Build the habits into your summer routine to accomplish your goals

But as you think of your summer remember that you are a product of your habits. I'll be sitting in my den this Saturday, my first official day of summer, making a list of the goals I want to accomplish this summer. Then, I'll plot out my typical day with the habits that it will take to accomplish those goals. 

Rainfall is random but irrigation is an intentional channeling of water towards a specific direction. Your life is like water -- design your habits and they become the channels that direct your life into your lake of legacy. 

For now, be careful out there.

I haven't worked out all this busy, craziness of life. My attitude isn't so great right now. I'm so tired that I feel like I can't go on another second. Yet, I'm putting one foot in front of the other so I can end well. 

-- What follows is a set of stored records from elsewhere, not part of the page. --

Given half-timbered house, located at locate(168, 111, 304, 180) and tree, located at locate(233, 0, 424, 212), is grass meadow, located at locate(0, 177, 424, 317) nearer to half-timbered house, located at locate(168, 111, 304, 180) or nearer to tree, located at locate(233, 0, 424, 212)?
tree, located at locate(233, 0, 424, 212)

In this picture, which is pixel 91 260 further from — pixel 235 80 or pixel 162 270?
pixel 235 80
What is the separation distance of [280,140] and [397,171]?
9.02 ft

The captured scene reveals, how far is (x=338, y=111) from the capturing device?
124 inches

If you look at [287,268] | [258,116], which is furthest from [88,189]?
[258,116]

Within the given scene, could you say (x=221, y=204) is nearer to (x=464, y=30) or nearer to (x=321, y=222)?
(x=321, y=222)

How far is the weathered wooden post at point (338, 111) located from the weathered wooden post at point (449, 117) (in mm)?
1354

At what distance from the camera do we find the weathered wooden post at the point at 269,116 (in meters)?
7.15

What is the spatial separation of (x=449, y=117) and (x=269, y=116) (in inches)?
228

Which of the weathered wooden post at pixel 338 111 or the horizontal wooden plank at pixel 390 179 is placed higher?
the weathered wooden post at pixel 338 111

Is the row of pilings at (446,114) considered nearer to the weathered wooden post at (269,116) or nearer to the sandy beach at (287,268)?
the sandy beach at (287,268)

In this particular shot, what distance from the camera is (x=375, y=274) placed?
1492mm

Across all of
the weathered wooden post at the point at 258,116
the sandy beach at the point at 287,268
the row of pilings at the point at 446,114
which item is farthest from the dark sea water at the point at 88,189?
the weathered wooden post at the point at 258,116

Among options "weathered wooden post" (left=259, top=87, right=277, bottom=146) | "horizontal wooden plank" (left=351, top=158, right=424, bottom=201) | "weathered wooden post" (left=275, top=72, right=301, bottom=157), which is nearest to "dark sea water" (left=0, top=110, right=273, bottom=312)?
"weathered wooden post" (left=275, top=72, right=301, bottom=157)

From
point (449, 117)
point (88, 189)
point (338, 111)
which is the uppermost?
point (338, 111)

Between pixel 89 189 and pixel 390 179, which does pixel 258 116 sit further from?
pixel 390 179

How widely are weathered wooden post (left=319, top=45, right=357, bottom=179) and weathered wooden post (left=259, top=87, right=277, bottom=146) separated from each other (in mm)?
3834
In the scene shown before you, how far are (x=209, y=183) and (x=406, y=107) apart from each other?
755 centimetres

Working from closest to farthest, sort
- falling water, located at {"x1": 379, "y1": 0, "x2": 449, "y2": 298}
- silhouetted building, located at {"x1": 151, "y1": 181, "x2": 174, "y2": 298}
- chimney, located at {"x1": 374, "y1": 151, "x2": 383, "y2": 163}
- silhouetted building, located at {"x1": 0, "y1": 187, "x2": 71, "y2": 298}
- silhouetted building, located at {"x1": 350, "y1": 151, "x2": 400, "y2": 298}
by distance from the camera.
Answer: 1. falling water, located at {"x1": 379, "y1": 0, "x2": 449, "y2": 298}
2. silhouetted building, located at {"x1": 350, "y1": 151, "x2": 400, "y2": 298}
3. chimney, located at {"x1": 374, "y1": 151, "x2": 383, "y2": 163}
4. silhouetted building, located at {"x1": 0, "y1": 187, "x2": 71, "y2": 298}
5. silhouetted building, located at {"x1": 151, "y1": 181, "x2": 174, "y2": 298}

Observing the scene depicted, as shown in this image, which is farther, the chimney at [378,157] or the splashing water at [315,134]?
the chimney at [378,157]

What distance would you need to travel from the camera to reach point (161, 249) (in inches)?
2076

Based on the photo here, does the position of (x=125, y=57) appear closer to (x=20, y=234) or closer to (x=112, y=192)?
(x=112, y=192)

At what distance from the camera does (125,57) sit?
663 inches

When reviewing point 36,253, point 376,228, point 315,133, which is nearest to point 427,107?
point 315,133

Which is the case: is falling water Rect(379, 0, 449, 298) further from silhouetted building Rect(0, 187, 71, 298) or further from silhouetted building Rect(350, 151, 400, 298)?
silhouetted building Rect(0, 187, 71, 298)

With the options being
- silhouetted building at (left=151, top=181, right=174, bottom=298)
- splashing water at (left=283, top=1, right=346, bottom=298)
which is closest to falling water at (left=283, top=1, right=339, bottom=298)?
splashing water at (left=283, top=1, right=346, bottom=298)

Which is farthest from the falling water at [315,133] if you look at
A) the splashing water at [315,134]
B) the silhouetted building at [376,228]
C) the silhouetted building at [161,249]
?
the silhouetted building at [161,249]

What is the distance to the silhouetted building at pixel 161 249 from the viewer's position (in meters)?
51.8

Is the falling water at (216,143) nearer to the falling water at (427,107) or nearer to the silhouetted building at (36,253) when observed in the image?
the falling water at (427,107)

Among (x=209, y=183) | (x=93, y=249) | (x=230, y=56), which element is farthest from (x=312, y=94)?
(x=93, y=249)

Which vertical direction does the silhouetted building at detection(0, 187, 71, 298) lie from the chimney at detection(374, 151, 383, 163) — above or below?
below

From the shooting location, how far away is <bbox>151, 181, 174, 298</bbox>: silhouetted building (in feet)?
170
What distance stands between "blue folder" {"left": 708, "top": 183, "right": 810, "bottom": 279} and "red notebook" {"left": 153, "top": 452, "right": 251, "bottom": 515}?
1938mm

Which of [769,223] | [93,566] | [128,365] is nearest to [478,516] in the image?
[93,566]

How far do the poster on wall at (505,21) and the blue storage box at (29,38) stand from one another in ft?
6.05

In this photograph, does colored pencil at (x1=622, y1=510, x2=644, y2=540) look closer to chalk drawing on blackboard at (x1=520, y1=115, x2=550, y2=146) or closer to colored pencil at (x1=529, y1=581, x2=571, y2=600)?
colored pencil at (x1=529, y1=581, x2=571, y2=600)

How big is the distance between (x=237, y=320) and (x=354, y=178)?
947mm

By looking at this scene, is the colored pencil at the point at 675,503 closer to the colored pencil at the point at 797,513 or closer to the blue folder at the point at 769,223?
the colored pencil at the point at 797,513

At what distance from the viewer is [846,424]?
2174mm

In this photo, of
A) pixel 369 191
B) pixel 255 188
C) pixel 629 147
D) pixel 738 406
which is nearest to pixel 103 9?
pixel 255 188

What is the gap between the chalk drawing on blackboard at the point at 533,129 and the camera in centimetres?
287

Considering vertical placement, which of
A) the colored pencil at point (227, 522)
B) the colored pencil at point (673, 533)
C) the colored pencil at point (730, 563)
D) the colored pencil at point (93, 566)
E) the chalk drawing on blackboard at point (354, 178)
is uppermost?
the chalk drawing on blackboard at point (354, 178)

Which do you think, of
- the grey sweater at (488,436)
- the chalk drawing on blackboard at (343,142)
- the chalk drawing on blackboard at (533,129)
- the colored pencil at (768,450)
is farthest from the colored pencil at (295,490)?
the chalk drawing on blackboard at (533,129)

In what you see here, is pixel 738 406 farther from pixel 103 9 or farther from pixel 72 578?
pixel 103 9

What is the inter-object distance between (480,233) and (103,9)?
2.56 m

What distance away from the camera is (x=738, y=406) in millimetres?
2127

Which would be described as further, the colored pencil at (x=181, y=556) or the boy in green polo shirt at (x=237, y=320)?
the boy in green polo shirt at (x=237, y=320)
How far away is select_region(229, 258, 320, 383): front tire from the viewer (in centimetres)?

I know that you're there too. So, be careful out there. Don't do anything rash. Don't quit your job. Stay away from gossip. The gossipy, negative attitudes of coworkers are like arsenic in the hand of the suicidal during crunch times like the end of the school year. Let those who are poison be around each other. Listen to good music when you can. Get some rest. Keep your focus. 

My oldest son and me at a friend's lake a few years back.
You CAN Last
But know that you CAN do this. Teaching is a legacy. Teaching is a noble calling. 

Great teachers are heroes but poor teachers are scoundrels. Don't let the scoundrels get you down, they will reap the legacy that they've sown but you'll reap yours. The existence of scoundrels doesn't make you any less of an important, incredible, vital person. In fact, it makes you more important than ever because you have to serve as a counterweight to the negative impact of that teacher.

But for now, think about lasting. Rest so you can last. Celebrate these last moments with a group of students that will never be in quite the same relationship with you again. It is ok.This is what we do. We say goodbye but very soon we will be saying hello and wishing we had enjoyed this moment. 

You can spend so much time living tomorrow that you don't take care of today. Today we must finish well and we must rejuvenate so we can last. 

And my friend, you need to last because the world needs good teachers like you. From one teacher to another, what you are doing is important. No one really knows the sacrifices you're making and you're never going to be paid or compensated fairly. You're going to be misunderstood, maligned, disenfranchised, and discussed but you'll never lose your place in history if you do this job well. You are a teacher and I'm proud to be among you.